We lower our earnings estimates for FY11/12/13 by 3%, 8% & 8% respectively to factor in the
potential impact of the Import Alert placed on Unit-VI.
 We lower revenues by 3%, 5% & 4% respectively, as we take out all sales to
the US from Unit VI. We believe it is prudent to assume that the import alert
will continue to be on the entire unit (and not just steriles) at this stage. Also,
while ARBN may resolve the issues at the plant, regaining market share in
these products is likely to take time.
 Our EBIDTA estimates are lower by 3%, 7% & 7% respectively. We assume
gross margins of c50% on the affected sales - this flows down to PBT. We
also build in additional cost for the remedial action that the company will
have to take.
 This translates into our FY11/FY12/FY13 FDEPS estimates being lower by
3%, 8%, 8% respectively.
We maintain our positive stance on the stock and strongly believe in the
operating leverage story.
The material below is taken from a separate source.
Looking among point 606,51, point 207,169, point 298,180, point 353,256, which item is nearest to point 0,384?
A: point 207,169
We maintain Buy, Medium Risk (1M) rating, but cut
our TP to Rs285/share (Rs326/share earlier).


Aurobindo Pharma
Valuation
We value Aurobindo using a sum of the parts approach. Given that pharma is a
growth sector, we use P/E as our primary method to value the base business of
pharma companies. We value Aurobindo’s core earnings on 14x 12m forward
FDEPS - a 30% discount to the target multiple of 20x that we use for sector
leaders such as Cipla and DRL. We believe that the discount is justified at this
point, given the possibility of equity dilution (to redeem FCCBs in case they do
not get converted), risk of an appreciating rupee (c20-25% net exposure) and
higher customer concentration (the Pfizer deal). At 14x Mar ‘12E EPS we value
Aurobindo’s core business at Rs265/sh. We also value Aurobindo’s dossier
licensing income at 5x. We believe the lower multiple captures the fact that this
income stream may not be recurring, at current levels, over the longer term. At
5x Mar'12 estimates, we value Aurobindo’s dossier licensing income at
Rs20/sh. Cumulatively, we arrive at our target price of Rs285/sh.
Risks
We rate Aurobindo Medium Risk as opposed to the Low Risk assigned by our
quantitative risk-rating system, which tracks 260-day historical share price
volatility. We maintain Medium Risk as the recent run-up in the stock and
convertible bonds maturing in May 2011 could prove to be a technical overhang
if the stock continues to rise. Key downside risks that could impede the stock
from reaching our target price include (1) Fresh equity dilution if FCCBs do not
get converted; (2) Execution hiccups in the supply deal with Pfizer; (3) Currency
Risk - an appreciating INR would be structurally negative.